Input for this task:
------------------------

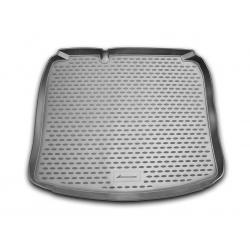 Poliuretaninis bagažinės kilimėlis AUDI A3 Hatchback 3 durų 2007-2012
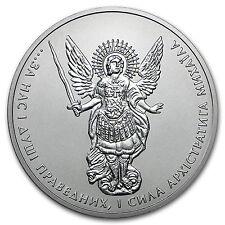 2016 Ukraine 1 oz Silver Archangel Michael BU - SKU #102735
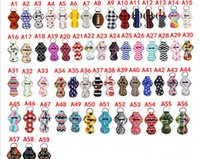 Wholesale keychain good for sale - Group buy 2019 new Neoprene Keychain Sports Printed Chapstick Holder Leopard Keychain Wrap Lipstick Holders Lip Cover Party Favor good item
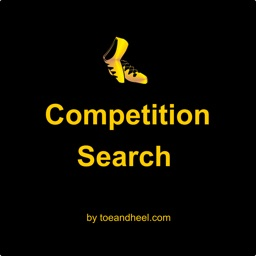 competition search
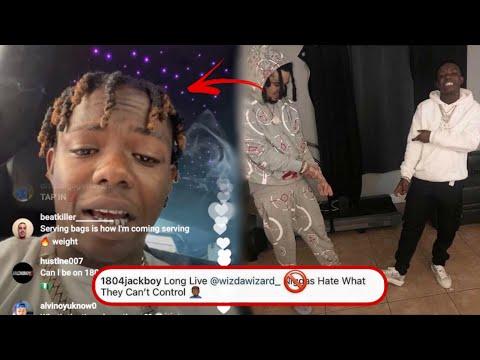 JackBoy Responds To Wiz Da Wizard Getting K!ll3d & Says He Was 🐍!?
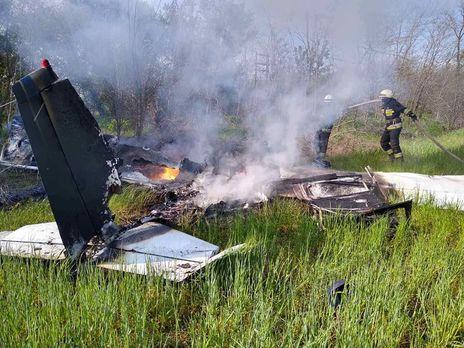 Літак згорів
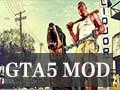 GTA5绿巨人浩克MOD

------------------------

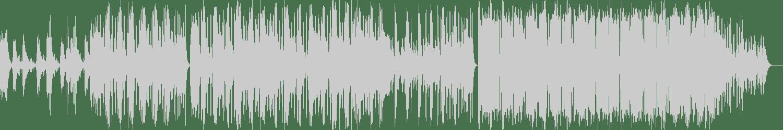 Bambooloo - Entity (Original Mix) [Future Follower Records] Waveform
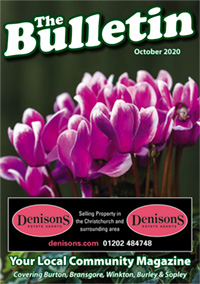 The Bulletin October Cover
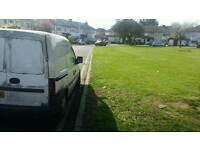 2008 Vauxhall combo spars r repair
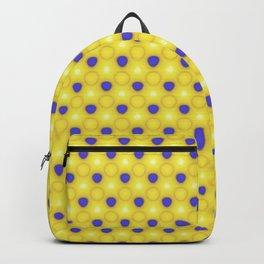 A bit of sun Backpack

------------------------

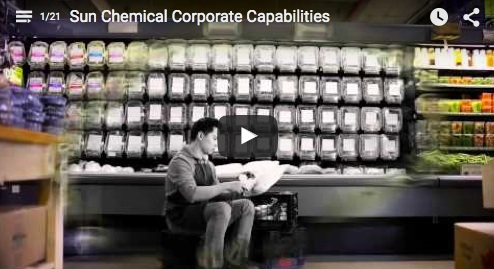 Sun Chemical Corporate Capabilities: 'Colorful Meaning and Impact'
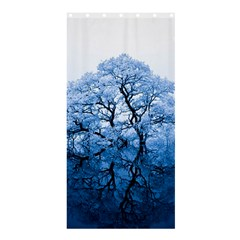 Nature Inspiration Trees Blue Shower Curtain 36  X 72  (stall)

------------------------

What is required: Everything above from the line that has "JackBoy Responds To" down to the line that has "GTA5绿巨人浩克MOD" should be output exactly, with both of those lines included. Leave the pictures behind.

Output below:
 JackBoy Responds To Wiz Da Wizard Getting K!ll3d & Says He Was 🐍!?
 Літак згорів
 GTA5绿巨人浩克MOD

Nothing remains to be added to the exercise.